__PASSAGE SHOWN__.

#####

# US Social Security Benefits and the UK/USA DOUBLE TAXATION CONVENTION



## Cowshill (Aug 25, 2010)

Does anyone have specific knowledge of how the UK/USA DOUBLE TAXATION CONVENTION applies to US Social Security retirement benefits paid to a US citizen resident in the UK. The language is in sufficiently twisted legalese to be difficult to interpret by a layman.

Article 17 Paragraph 1. b) seems to say that if a US pension benefit would not be taxable in the US if the recipient were resident there, then it is not taxable in the UK either.

Article 17 Paragraph 3 may be saying that there is an exception to the above specifically for Social Security payments, and under these circumstances they are taxable in the UK.

Has anyone had the experience to clarify this definitively? Thanks!

- Cowshill


----------



## theOAP (Aug 30, 2010)

Since no one else has taken this on, I’ll give it a shot. But it comes with some definite warnings:

Warning 1: I’m just a punter, and not a tax professional. I’m only aware of the basics due to my own interest in obtaining a US Social Security payment in the UK.

Warning 2: Never read a US Tax Treaty unless you fully understand the meaning of “Notwithstanding”, “saving clause”, and “exceptions”. For US citizens, the treaty benefits are generally only available to residents of the U.S. They generally are not available to U.S. citizens and resident aliens who do not reside in the U.S. 

Read the Technical Explanation to the treaty. For the US-UK treaty it’s usually available additionally wherever you find the treaty under the file name “teus – uk”. But be aware that amendments are made to the treaty occasionally and are found in separate updates.

Warning 3: Make sure you known the difference between “Non-Dom”, “remittance”, and “arising basis” for UK taxes for HMRC.

For Article 17, two paragraphs are subject to the saving clause, and two paragraphs are “exceptions” to the saving clause. The technical explanation for the treaty contains the following clarification for Article 17, paragraph 3:
“Accordingly, a U.S. citizen who is a resident of the United Kingdom will not be subject to U.S. tax on any U.S. social security benefits,…..”

#####

__RECORD LIST__.
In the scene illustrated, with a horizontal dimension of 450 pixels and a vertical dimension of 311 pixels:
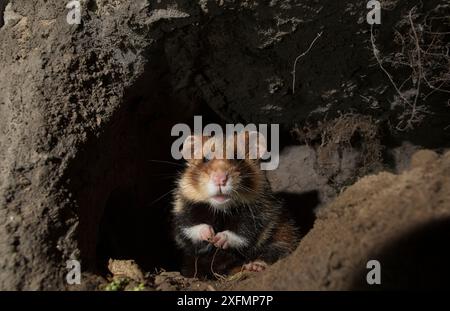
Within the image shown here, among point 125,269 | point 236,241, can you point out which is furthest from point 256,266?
point 125,269

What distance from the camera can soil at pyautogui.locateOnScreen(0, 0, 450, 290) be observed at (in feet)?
8.11

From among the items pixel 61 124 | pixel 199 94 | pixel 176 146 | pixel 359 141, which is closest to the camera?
pixel 61 124

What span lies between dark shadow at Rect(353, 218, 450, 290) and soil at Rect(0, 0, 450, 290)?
1cm

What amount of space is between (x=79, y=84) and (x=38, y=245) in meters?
1.22

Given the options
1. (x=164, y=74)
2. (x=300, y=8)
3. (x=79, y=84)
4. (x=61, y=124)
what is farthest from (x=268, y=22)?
(x=61, y=124)

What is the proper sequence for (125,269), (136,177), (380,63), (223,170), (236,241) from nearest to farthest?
(125,269)
(380,63)
(223,170)
(236,241)
(136,177)

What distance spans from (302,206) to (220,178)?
1610 mm

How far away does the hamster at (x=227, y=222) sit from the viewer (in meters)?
4.01

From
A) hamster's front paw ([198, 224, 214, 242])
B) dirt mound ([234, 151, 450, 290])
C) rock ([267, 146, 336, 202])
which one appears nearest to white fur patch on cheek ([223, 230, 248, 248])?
hamster's front paw ([198, 224, 214, 242])

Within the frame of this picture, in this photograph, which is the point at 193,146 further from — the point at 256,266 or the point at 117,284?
the point at 117,284

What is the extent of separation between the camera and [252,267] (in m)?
3.87

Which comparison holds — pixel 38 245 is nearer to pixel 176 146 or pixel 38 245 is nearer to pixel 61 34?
pixel 61 34

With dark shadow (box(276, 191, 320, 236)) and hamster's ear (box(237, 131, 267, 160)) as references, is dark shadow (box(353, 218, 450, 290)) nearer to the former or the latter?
hamster's ear (box(237, 131, 267, 160))

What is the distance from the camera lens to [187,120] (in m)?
4.66
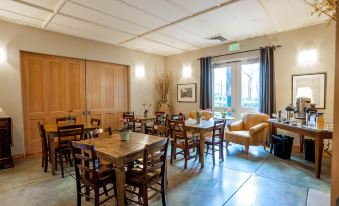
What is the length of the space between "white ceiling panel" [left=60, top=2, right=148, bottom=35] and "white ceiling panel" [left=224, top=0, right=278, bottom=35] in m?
2.11

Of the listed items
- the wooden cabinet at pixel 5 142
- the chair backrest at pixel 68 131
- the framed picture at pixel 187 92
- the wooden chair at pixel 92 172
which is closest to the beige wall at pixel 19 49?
the wooden cabinet at pixel 5 142

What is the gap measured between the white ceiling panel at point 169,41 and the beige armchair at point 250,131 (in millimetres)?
2846

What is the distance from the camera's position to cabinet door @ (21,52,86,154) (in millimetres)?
4348

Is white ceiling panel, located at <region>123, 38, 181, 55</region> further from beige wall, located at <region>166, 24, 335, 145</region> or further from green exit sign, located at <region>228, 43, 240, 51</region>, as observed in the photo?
green exit sign, located at <region>228, 43, 240, 51</region>

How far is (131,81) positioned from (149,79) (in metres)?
0.81

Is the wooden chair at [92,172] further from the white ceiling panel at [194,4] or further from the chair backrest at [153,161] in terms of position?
the white ceiling panel at [194,4]

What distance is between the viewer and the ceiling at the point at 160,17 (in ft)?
10.8

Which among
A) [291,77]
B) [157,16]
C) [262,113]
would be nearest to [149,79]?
[157,16]

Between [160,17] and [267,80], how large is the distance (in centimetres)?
320

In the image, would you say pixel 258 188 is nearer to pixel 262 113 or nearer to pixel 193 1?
pixel 262 113

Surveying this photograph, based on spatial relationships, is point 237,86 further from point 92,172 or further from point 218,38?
point 92,172

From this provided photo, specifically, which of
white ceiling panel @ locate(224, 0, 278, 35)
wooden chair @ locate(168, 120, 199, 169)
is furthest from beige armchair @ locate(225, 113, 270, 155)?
white ceiling panel @ locate(224, 0, 278, 35)

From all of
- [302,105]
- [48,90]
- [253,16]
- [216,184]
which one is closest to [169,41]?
[253,16]

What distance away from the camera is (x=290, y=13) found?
3.70m
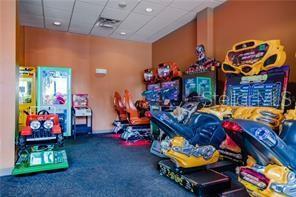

#####

__WORK TO BE COMPLETED__. Continue the forum thread above on US Social Security benefits under the UK/USA double taxation convention from the point where it stops.

__REPLY__.
If you decide to take a treaty based position on your tax return, be sure to read IRS Form 8833.

I know this may not apply to everyone, and many will already be aware, but I’ll throw it in anyway. If you receive any income from a State pension or Company Pension (amongst others) from any sources outside of the US (does not meet the definition of a US pension) you will be subject to WEP, the Windfall Elimination Provision. Your Social Security benefits will be reduced accordingly.

Once you have the correct amount, the Social Security Administration will forward to your bank account in the UK that amount each month, subject to the daily applicable exchange rate, in Pounds Sterling. There will be no deductions, hence the requirement to understand HMRC rules. If you are classified by HMRC rules as being required to file under the “arising basis” or the “remittance basis” you will definitely pay UK tax on the amount. You’ll also need to know how to apply all this to your US 1040 tax return.

And, again, a final warning: this is an amateurs’ simplified response.


----------



## theOAP (Aug 30, 2010)

Just to correct myself!

"you will definitely pay UK tax on the amount." should be followed by "by any amount your income exceeds your personal allowance".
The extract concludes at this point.